Amazon created an internal ranking system to track which employees were using AI tools most frequently - a classic tech company move to gamify behavior and drive adoption metrics. The leaderboard was supposed to encourage workers to embrace AI in their daily workflows.
Instead, it encouraged them to rack up meaningless AI queries just to climb the rankings.
Multiple employees admitted to 404 Media that they deliberately manipulated their standings. Some confessed they started cheating after getting feedback from supervisors that they weren't using AI enough. Think about the perverse incentives at play there: your manager tells you you're not hitting your AI usage targets, so you start feeding nonsense prompts to the system to make the numbers go up.
Amazon's official line is that the leaderboard "accomplished its goal of encouraging employees to use AI tools," which is technically true in the same way that teaching to the test accomplishes the goal of raising test scores.
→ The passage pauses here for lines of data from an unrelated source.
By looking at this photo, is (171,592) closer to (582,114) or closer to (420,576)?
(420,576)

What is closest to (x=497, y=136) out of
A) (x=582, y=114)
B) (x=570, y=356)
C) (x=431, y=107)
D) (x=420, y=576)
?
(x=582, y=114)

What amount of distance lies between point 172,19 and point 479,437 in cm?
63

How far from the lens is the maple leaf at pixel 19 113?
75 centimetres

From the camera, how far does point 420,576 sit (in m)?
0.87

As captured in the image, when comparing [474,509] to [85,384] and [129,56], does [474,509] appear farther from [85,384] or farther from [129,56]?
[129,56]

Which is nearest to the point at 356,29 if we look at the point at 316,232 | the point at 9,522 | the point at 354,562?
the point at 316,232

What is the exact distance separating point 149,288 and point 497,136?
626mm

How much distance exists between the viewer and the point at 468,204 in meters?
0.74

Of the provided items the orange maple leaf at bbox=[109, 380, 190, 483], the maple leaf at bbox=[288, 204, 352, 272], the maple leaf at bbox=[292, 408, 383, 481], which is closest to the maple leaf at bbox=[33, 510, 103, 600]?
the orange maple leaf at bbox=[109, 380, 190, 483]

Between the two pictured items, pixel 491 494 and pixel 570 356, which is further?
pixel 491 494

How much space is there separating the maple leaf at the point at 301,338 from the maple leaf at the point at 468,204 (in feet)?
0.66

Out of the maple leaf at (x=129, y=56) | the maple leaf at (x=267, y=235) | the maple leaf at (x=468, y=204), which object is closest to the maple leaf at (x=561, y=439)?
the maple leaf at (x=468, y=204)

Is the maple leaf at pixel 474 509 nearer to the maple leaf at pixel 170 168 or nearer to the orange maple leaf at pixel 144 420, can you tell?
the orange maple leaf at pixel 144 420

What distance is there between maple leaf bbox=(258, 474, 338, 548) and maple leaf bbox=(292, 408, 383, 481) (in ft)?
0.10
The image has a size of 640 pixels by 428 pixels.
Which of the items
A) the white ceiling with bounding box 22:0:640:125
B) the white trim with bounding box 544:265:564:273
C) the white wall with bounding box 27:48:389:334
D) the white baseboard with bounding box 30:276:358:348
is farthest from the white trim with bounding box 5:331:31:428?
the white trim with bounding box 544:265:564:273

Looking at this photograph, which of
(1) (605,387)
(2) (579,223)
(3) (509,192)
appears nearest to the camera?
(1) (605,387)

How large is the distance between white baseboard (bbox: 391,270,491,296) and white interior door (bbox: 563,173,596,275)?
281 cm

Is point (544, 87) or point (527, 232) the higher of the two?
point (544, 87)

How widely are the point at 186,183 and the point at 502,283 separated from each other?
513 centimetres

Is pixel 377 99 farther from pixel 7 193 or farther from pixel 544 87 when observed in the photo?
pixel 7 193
Sure, usage went up. But was it useful usage?
Insiders painted a different picture. The real reasons for shutdown, according to people familiar with the program: the system was trivially easy to exploit, and it was driving wasteful AI consumption that cost Amazon money without generating value.
This is what happens when you optimize for metrics instead of outcomes. Amazon wanted more AI adoption. They measured AI adoption by tracking usage. Employees figured out how to generate usage without actually adopting AI in meaningful ways. The metric went up. The goal was not achieved.
It's Goodhart's Law in action: "When a measure becomes a target, it ceases to be a good measure."
I've seen this pattern play out in every startup I've been part of. You want to increase engagement, so you measure daily active users. Suddenly engineers are adding push notifications and email campaigns to juice DAU numbers, whether or not those notifications provide value. The number goes up. The product gets worse.
The Amazon leaderboard is just a more blatant version of the same dynamic.
But it also reveals something deeper about how companies are approaching AI adoption. Rather than identifying specific use cases where AI genuinely improves productivity, they're pushing AI as a general mandate. Use more AI. Any AI. We need to show AI adoption metrics in our investor presentations.
That's not a technology strategy. That's theater.
Meaningful AI adoption happens when tools solve real problems better than alternatives. It doesn't require leaderboards or management pressure. Developers don't need to be incentivized to use debuggers or version control - those tools are obviously valuable, so people use them.
If your employees need gamification to use your AI tools, maybe the tools aren't as useful as you think they are.
The other telling detail: employees only started caring about their leaderboard ranking after managers flagged low AI usage. That suggests the pressure for AI adoption is coming from the top down, not bubbling up organically from workers who've found AI genuinely helpful.
Amazon is far from alone in this. Companies across the tech industry are mandating AI adoption, tracking AI metrics, and treating AI usage as a performance indicator. It's the new "digital transformation" - a vague imperative from leadership that becomes everyone's problem to demonstrate progress on.
The irony is that this approach probably slows genuine AI adoption. When employees are told they need to hit AI usage quotas, they develop cynicism about the technology. They see it as management's latest fad rather than a tool that might actually help them.
And when the inevitable leaderboard shutdown happens - or the mandatory AI usage targets get quietly dropped - it reinforces the idea that this was all just corporate theater.
The right way to drive AI adoption is to find the use cases where it genuinely creates value, document those wins, and let them spread organically. Show developers that AI autocomplete actually saves them time. Show analysts that AI can surface insights they'd miss manually. Show customer service reps that AI summaries help them resolve tickets faster.
Then you don't need a leaderboard. People will use the tools because they're useful, not because their manager is watching.
But that requires patience and actual product development work. Much easier to slap a leaderboard on it and declare victory based on usage metrics.
At least until your employees start cheating and you have to shut the whole thing down.